A decade passed.  China embraced free enterprise and drifted away from Marxist orthodoxy, benefitting from expanding trade with the West.  The Soviet Union’s leaders were not as wise, and watched their empire rot to pieces.  Sometimes, all you need is patience and faith that your system is superior to the bad guy’s, so that in the long run your system will prevail.  The bad guy will have to become more like you, or he will end up in the dustbin of history.

A Kinder, Gentler ISIS?

It’s easy to rally the masses, and keep a lid on discontent, when you are at war.  But what would happen if ISIS actually had to govern its own country in peacetime?  Especially a country without a Berlin Wall, with a population that could “vote with their feet”?  Who would they trade with?  How will they produce enough economic growth to keep their people satisfied?

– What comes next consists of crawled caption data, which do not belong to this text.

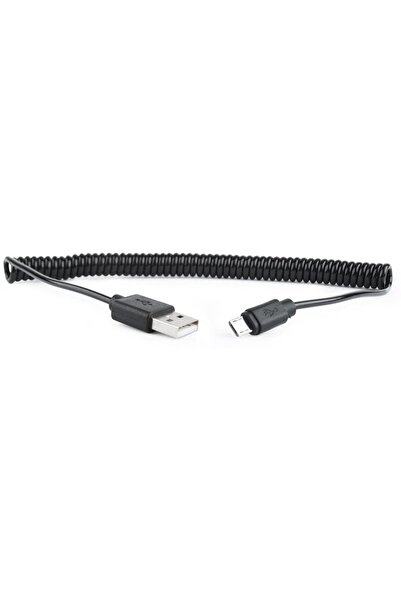 Gembird Cablu micro USB 2.0 spiralat negru 1,8 m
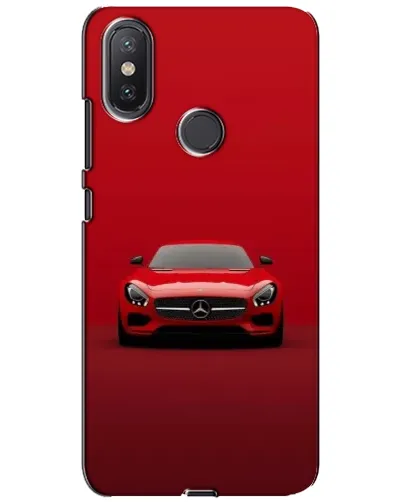 Чехол для Xiaomi Mi A2 Lite с картинкой «Красный Mercedes AMG»
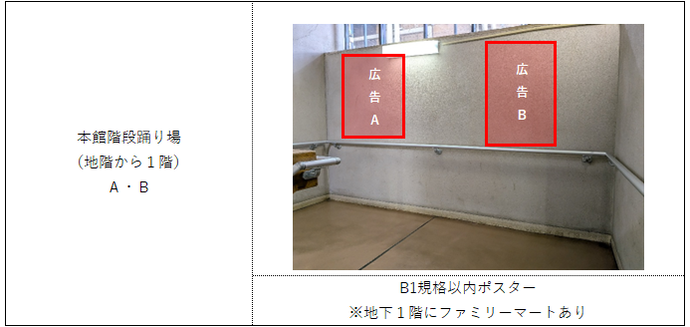 本館階段踊り場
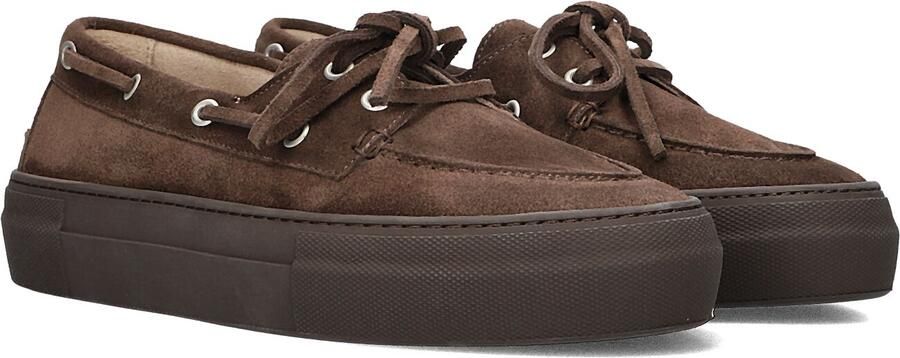 COPENHAGEN STUDIOS Veterschoenen Dames Cph177 Maat: 36 Materiaal: Suède Kleur: Bruin - Foto 2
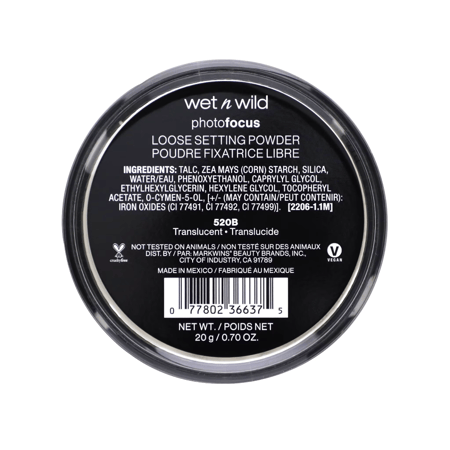 ويت اند وايلد بودرة تثبيت فوتو فوكس - 520 شفافه 20 جم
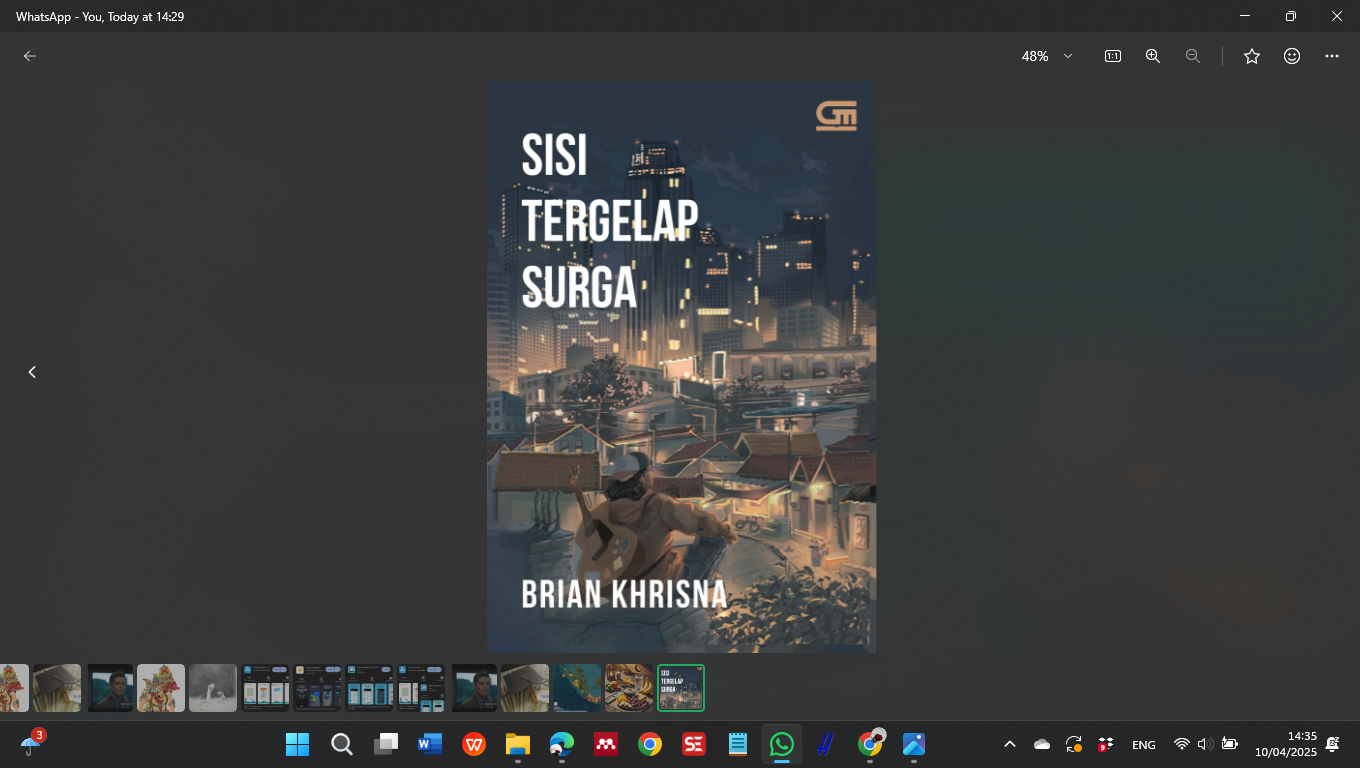 Ilustrasi Cover Buku Sisi Tergelap Surga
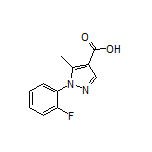 1-(2-fluorophenyl)-5-methyl-1H-pyrazole-4-carboxylic acid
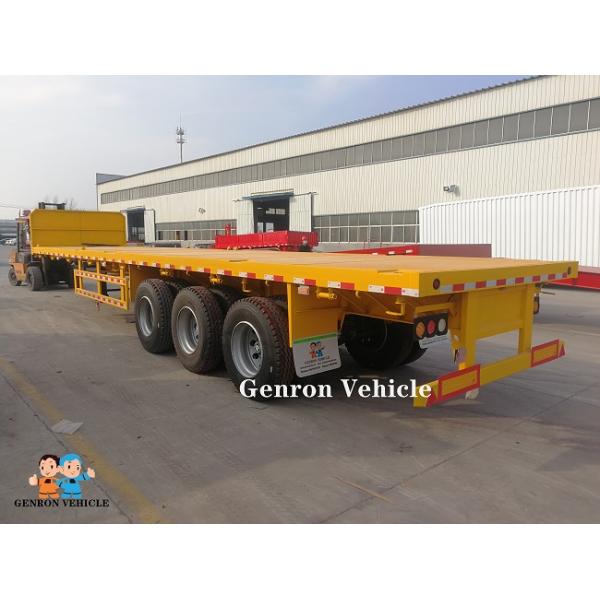 3 Axles 45 Tons Transport Container Semi Trailer Flatbed Semi Trailer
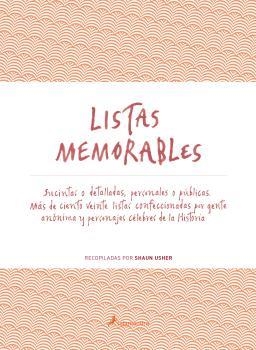 LISTAS MEMORABLES | 9788498387179 | USHER, SHAUN | Llibreria Drac - Llibreria d'Olot | Comprar llibres en català i castellà online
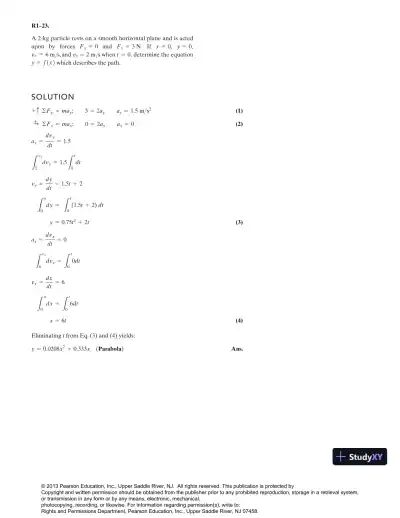 Solution Manual for Engineering Mechanics Dynamics, 13th Edition - Page 24 preview image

Faced with modern realities, ISIS will either collapse like the USSR or have to morph into a rational state willing to play with others, like Maoist China did.  Of course, there is also the North Korean scenario: an archaic regime that refuses to rot away.  But as long as ISIS does not start building nukes, it can be tolerated – as an ugly blemish that is not cancerous.  And if it starts to metastasize into cancer again, then we do go all in and finish them off.  Unlike Kim Jong-Un, who has one reluctant but powerful supporter, the ISIS leaders have no China backing them up.

So, can we negotiate a peace with ISIS and wait them out?  Is this a better path than waging incessant war, in which thousands of civilians keep dying as “collateral damage”?  You tell me.  The current strategy of cutting off the hydra’s heads, only to watch it grow new ones, is starting to resemble Vietnam.

Do we need another Nixon in the White House?  Oh wait, we have one.